#### Exercise directions:
Copy the lines of the data below exactly, from the line containing "Among the window" through the line containing "Answer: the wooden", with both of those lines included.

#### Working data:
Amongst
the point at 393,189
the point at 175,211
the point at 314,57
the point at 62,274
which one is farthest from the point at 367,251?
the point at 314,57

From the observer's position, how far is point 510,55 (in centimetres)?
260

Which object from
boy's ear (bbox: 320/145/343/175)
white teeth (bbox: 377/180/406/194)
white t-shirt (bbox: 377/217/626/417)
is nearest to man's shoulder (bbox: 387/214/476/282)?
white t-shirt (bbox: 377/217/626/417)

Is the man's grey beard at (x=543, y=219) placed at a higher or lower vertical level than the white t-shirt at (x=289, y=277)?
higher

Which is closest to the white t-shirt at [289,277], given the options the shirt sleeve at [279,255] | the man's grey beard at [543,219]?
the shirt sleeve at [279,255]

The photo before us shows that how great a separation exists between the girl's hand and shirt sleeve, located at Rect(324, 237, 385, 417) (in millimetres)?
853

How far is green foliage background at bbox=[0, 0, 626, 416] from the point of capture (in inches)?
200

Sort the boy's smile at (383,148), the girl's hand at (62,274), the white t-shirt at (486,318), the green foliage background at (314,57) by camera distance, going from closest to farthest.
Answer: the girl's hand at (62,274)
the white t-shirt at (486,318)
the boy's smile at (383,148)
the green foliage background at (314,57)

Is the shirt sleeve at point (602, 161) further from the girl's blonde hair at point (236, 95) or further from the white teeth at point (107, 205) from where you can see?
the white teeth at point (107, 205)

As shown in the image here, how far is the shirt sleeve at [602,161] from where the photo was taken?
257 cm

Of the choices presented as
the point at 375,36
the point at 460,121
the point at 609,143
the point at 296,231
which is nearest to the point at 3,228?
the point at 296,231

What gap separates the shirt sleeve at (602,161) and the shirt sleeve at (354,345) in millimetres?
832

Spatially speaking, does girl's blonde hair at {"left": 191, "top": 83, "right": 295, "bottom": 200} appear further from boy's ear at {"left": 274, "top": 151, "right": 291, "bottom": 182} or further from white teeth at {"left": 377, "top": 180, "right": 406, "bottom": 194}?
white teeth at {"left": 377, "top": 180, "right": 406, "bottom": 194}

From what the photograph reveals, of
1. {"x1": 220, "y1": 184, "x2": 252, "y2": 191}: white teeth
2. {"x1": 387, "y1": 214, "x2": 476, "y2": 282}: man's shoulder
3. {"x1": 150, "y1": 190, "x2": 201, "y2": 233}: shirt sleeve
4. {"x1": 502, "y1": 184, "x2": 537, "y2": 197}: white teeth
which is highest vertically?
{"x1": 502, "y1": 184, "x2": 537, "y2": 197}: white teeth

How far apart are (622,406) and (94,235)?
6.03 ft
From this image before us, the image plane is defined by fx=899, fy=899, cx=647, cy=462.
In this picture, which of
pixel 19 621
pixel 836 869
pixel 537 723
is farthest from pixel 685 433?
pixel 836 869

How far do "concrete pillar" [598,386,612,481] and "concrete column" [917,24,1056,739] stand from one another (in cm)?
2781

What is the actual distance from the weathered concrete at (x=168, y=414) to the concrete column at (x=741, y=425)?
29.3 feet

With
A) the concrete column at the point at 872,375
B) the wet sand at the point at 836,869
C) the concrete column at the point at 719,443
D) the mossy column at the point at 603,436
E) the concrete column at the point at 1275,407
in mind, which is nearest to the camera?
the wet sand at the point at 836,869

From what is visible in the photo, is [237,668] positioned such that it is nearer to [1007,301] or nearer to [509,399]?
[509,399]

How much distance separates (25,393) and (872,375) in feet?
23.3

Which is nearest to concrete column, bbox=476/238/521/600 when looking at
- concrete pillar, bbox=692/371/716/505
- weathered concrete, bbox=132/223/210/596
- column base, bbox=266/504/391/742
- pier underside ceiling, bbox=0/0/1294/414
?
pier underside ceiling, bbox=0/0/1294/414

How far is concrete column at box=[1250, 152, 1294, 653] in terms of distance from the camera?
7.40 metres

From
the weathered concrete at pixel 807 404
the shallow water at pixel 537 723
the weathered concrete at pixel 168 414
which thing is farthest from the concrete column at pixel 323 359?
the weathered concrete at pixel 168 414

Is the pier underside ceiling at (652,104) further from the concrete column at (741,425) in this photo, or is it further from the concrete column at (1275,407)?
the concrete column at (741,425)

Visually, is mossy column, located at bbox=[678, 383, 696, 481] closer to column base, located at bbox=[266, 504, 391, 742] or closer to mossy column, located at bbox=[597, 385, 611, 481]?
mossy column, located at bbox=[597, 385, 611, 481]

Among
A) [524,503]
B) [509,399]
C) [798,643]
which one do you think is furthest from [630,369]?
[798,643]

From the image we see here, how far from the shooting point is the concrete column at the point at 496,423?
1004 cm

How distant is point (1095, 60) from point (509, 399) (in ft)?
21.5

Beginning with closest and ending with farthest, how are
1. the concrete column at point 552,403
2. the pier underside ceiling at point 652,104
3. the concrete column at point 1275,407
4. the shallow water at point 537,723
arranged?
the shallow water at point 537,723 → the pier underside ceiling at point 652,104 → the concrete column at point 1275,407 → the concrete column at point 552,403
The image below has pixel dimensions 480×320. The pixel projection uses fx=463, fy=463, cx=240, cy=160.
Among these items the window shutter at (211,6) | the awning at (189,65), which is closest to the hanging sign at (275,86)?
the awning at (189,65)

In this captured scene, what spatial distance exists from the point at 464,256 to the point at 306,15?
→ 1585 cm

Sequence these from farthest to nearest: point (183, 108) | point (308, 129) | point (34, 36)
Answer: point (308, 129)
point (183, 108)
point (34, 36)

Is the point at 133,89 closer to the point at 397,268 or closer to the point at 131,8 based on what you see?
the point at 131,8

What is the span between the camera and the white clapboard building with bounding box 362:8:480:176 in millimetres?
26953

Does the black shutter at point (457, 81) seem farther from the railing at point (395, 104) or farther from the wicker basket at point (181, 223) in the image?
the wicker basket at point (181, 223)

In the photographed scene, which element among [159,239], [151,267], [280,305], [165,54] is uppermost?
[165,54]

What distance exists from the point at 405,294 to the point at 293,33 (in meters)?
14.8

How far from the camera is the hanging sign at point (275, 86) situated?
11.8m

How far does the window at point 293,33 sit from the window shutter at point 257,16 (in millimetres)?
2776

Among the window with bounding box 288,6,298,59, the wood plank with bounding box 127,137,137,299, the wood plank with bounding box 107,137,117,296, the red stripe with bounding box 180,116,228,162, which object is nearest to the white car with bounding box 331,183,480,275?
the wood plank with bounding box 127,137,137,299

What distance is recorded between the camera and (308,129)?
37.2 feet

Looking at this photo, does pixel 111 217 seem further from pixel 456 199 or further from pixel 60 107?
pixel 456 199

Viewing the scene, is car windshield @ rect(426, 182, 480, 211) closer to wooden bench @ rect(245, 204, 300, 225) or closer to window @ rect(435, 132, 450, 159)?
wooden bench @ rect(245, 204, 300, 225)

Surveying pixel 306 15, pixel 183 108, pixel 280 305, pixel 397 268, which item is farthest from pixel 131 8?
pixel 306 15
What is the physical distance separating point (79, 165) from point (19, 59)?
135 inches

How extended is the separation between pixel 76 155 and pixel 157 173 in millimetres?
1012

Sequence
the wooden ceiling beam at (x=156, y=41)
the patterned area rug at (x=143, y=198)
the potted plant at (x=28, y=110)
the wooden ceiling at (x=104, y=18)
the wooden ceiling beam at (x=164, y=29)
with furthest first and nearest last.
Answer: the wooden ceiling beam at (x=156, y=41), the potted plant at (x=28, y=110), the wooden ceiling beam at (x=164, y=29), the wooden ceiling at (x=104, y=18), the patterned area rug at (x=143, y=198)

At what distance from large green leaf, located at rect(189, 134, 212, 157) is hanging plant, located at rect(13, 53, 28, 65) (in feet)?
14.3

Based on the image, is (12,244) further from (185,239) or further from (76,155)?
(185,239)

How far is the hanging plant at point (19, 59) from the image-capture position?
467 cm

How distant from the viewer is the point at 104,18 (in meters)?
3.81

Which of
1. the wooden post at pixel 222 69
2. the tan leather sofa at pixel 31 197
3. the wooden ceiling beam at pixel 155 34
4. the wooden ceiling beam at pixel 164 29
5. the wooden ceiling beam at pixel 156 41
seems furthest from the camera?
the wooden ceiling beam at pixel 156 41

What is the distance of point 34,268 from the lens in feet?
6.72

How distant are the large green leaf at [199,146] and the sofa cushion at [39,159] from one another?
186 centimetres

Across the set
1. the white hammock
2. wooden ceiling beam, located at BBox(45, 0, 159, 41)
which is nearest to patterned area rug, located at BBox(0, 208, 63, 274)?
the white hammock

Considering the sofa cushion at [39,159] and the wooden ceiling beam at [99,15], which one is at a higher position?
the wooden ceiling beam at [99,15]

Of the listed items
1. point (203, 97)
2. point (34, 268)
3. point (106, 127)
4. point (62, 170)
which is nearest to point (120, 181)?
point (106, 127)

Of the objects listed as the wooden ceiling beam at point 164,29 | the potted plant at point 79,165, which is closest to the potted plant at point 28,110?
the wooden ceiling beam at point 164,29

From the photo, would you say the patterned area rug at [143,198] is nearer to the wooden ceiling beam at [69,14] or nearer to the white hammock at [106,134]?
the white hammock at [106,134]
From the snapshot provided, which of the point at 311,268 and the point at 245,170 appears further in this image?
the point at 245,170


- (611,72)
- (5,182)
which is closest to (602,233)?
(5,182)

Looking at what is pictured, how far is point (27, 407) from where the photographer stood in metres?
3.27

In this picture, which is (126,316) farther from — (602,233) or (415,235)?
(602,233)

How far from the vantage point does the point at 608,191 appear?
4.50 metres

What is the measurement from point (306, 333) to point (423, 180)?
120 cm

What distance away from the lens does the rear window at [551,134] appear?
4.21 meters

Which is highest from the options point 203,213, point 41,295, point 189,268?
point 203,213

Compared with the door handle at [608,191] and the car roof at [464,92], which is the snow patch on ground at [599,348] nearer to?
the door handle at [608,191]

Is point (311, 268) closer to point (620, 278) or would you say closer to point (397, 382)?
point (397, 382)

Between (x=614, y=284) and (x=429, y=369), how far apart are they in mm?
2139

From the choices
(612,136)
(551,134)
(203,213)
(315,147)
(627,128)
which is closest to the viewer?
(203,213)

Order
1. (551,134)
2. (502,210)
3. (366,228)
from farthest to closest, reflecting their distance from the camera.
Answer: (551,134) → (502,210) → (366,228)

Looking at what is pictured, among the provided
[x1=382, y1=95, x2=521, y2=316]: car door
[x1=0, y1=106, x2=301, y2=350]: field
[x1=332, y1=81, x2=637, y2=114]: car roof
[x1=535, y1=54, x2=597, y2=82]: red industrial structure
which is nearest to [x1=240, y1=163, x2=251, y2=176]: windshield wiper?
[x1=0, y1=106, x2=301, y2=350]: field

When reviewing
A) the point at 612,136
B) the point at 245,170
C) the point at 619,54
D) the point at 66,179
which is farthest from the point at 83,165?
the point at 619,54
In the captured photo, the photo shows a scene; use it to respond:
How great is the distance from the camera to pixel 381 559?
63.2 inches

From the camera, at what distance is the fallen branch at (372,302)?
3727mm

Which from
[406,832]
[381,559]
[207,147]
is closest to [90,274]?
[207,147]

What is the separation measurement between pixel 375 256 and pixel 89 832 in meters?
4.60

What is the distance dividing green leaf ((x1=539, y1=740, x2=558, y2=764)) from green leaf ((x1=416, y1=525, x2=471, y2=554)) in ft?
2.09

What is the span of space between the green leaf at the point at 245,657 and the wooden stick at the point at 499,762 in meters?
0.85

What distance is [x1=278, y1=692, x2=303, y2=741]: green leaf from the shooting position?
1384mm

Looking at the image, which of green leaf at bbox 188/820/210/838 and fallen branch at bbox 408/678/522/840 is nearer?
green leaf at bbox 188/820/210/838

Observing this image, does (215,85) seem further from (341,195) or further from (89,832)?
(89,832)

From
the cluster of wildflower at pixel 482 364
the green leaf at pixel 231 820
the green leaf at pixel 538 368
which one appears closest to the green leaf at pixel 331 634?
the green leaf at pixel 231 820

#### Task result:
Among the window with bounding box 288,6,298,59, the wood plank with bounding box 127,137,137,299, the wood plank with bounding box 107,137,117,296, the red stripe with bounding box 180,116,228,162, which object is nearest to the white car with bounding box 331,183,480,275?
the wood plank with bounding box 127,137,137,299

What distance is recorded between the camera and (308,129)?
37.2 feet

Looking at this photo, does pixel 111 217 seem further from pixel 456 199 or further from pixel 60 107?
pixel 456 199

Viewing the scene, is car windshield @ rect(426, 182, 480, 211) closer to wooden bench @ rect(245, 204, 300, 225) or closer to window @ rect(435, 132, 450, 159)?
wooden bench @ rect(245, 204, 300, 225)

Surveying pixel 306 15, pixel 183 108, pixel 280 305, pixel 397 268, which item is farthest from pixel 131 8?
pixel 306 15
What is the physical distance separating point (79, 165) from point (19, 59)?
135 inches

How extended is the separation between pixel 76 155 and pixel 157 173 in millimetres?
1012

Sequence
the wooden ceiling beam at (x=156, y=41)
the patterned area rug at (x=143, y=198)
the potted plant at (x=28, y=110)
the wooden ceiling at (x=104, y=18)
the wooden ceiling beam at (x=164, y=29)
with furthest first and nearest last.
Answer: the wooden ceiling beam at (x=156, y=41), the potted plant at (x=28, y=110), the wooden ceiling beam at (x=164, y=29), the wooden ceiling at (x=104, y=18), the patterned area rug at (x=143, y=198)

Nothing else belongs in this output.